About Building Data Infrastructures

The great relevance of data for coming to new scientific insights, making progress in tackling the grand challenges and in making commercial profit has widely been commented. Some of the big questions that are currently being discussed are (a) who will own the relevant data and (b) what kind of facilities need to be developed to make data available. With respect to the first question there is no doubt that data from publicly funded research should in principle be open for broad usage. This implies an answer to the second question in so far as data infrastructures (DI) should avoid dependencies on commercial services and interests. This is the reason that huge investments are currently being made, in particular in Europe, towards the development of an eco-system of data infrastructures that build on public investments that have previously been made.

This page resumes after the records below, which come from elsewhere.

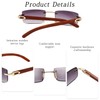 MEGAVOW Retro Rimless Sunglasses, Glasses Strap, Rectangle Ultra-Small Frame Sunglasses,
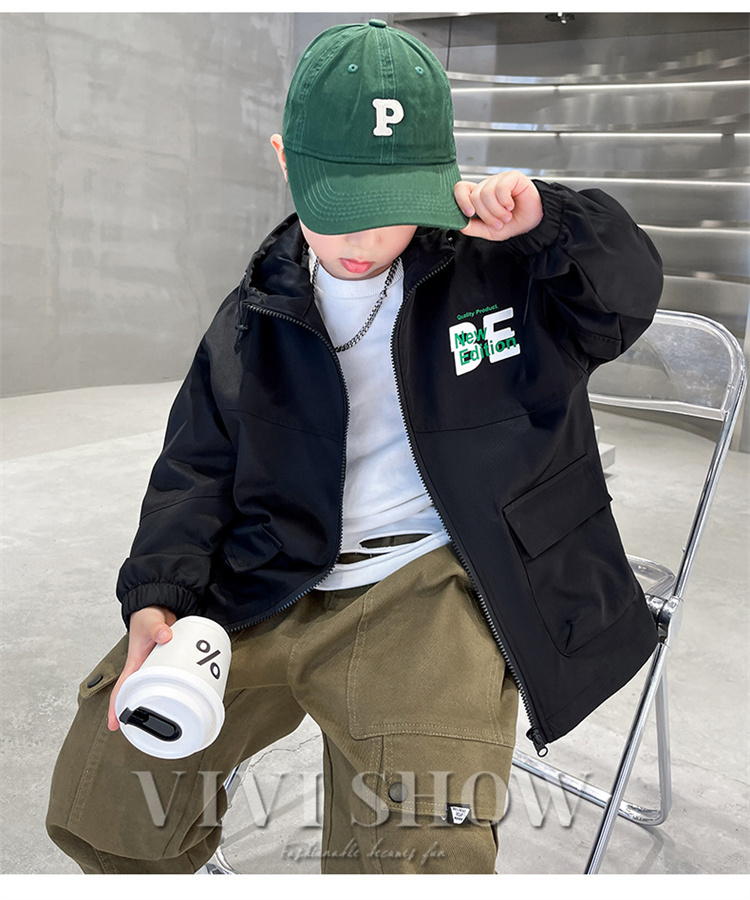 キッズ アウター 長袖 トップス シンプル フードつき おしゃれ 着やすい ゆったり ハイネック あわせやすい カジュアル ジッパー 動きやすい 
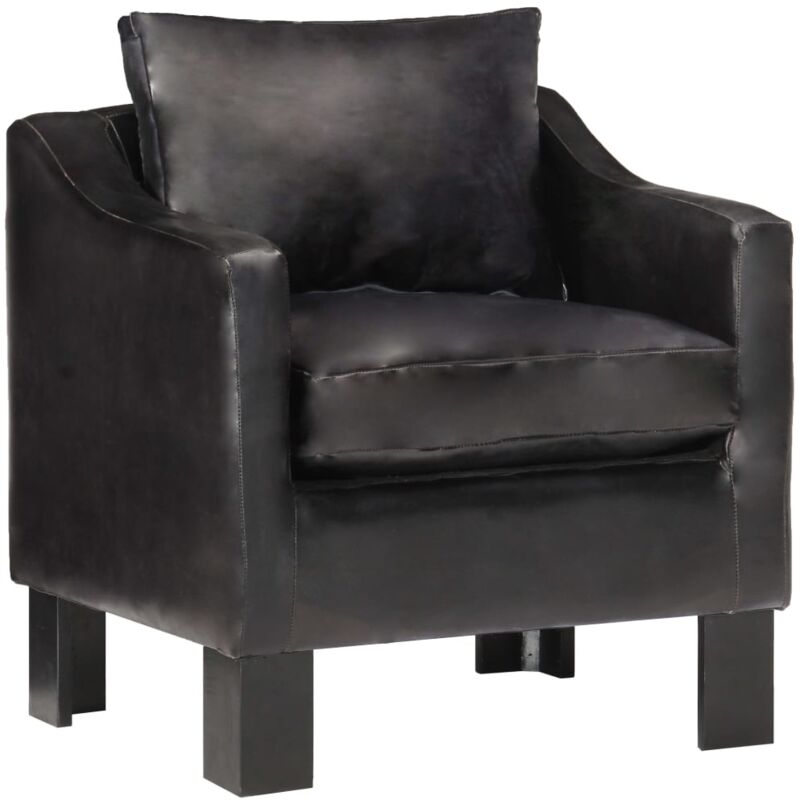 

Sillón con Diseño de Cubo Cuero Auténtico Negro - Negro - Vidaxl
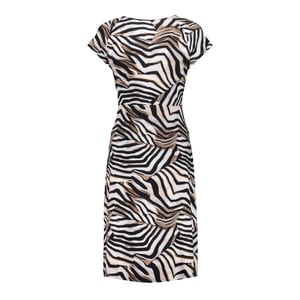 Geisha Dress v-neck short aop ecru dessin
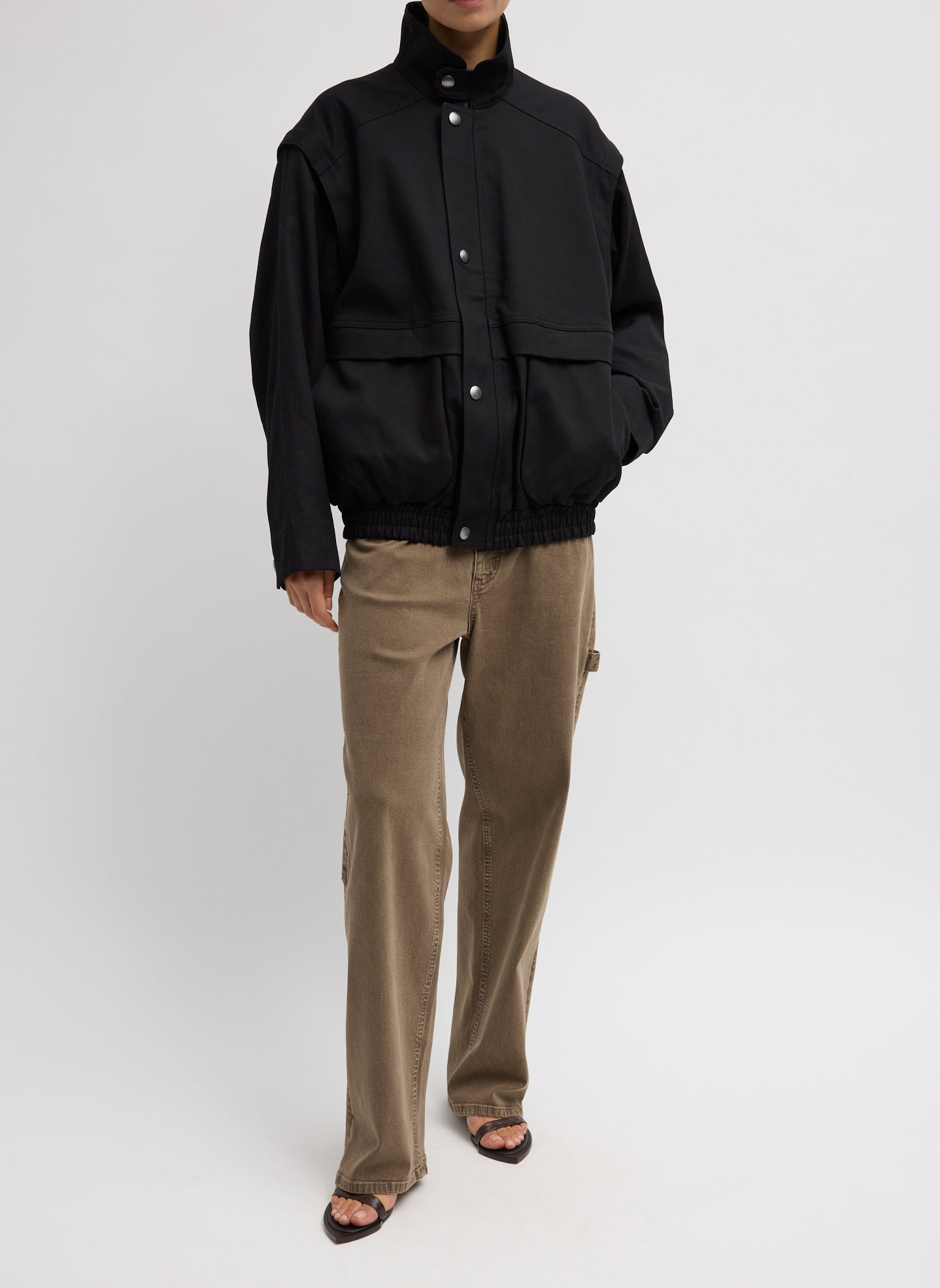 Black Patchwork Twill Bomber Jacket - front view on model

Building such data infrastructures should respect a balance between three components: scientific interest (S), technology advancement (T), and organizational form (O); the O dimension should follow the high dynamics in the T and S dimensions. In contrast to the US, where we see a reluctance to invest in DI building, the EU and its member states invest large amounts of funds in DI building. However, we can observe that the three dimensions (S, T, O) are not well balanced, a situation which bears high risks.

In this paper some approaches in large data infrastructure initiatives such as EOSC (EC) and NFDI (Germany) are analysed and commented on the risks they take by separating the three dimensions (S, T, O) at least temporarely.